Frédéric Mas : La crise sanitaire que nous traversons ne fait que révéler tragiquement celle profonde du système de santé en France. Cela fait maintenant des mois que les personnels hospitaliers protestent, poussant des milliers de médecins à la démission. Et pourquoi une telle dégradation ? Nous payons des décennies de gestion centralisée, technocratique, poussée par des hauts fonctionnaires qui pensent tout pouvoir résoudre par l’hyperréglementation. Comme le disait le Dr Gérard Maudrux, « toutes les augmentations conséquentes de budget passent dans l’administratif afin de respecter une règlementation qui, en santé comme dans toutes les activités dans notre pays, empêche le travail ». Aujourd’hui, notre système de santé hyper-administré et hypercentralisé, qu’on nous a survendu comme le meilleur du monde et qui nous coûte les yeux de la tête, n’est même pas capable de gérer correctement la répartition des masques de protection pour les médecins libéraux.

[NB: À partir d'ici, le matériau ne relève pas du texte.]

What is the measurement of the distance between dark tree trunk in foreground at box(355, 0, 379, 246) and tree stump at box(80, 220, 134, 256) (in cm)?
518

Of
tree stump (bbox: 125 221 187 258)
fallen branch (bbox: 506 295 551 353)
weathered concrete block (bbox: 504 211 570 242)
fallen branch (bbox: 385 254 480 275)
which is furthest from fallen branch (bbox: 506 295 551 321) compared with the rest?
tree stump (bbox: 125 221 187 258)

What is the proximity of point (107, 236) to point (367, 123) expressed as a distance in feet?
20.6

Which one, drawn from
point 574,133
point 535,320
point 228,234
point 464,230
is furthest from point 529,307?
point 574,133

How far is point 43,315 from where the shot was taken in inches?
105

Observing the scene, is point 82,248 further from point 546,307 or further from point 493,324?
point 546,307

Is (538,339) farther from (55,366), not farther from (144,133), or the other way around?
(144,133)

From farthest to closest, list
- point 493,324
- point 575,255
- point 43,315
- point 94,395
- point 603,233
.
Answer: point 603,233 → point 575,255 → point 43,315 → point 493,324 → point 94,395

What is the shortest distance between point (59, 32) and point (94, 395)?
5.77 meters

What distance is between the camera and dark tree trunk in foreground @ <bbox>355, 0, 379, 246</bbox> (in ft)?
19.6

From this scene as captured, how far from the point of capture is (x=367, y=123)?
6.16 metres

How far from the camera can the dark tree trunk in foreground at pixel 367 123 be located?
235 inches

Rien ne semble avoir été anticipé, et les usual suspects accusent le capitalisme ‘mondialisé’, cet ennemi bien pratique qui a le mérite d’être suffisamment diffus pour ne pas se défendre, des erreurs de gestion et de stratégie des politiques et des bureaucrates.

Après cette crise grave, le système capitaliste, qui a une résilience forte, s’adaptera : la libre circulation des biens et des personnes est à l’origine de notre incroyable prospérité depuis le 18eme siècle, tout comme de l’amélioration extraordinaire de la santé des populations, comme l’a rappelé Angus Deaton dans son livre The Great Escape. La même crise sanitaire sans l’esprit d’innovation et la compétition scientifique du capitalisme pour améliorer nos conditions de vie aurait été cent fois pire. Ce qui risque de changer, ce sont les forces en présent dans le jeu des puissances mondiales : l’Union européenne s’est révélée incapable de manifester une quelconque solidarité à l’endroit de ses Etats membres, en particulier l’Italie, tandis que les Etats-Unis et l’Asie semblent reprendre avec plus d’assurance le leadership mondial.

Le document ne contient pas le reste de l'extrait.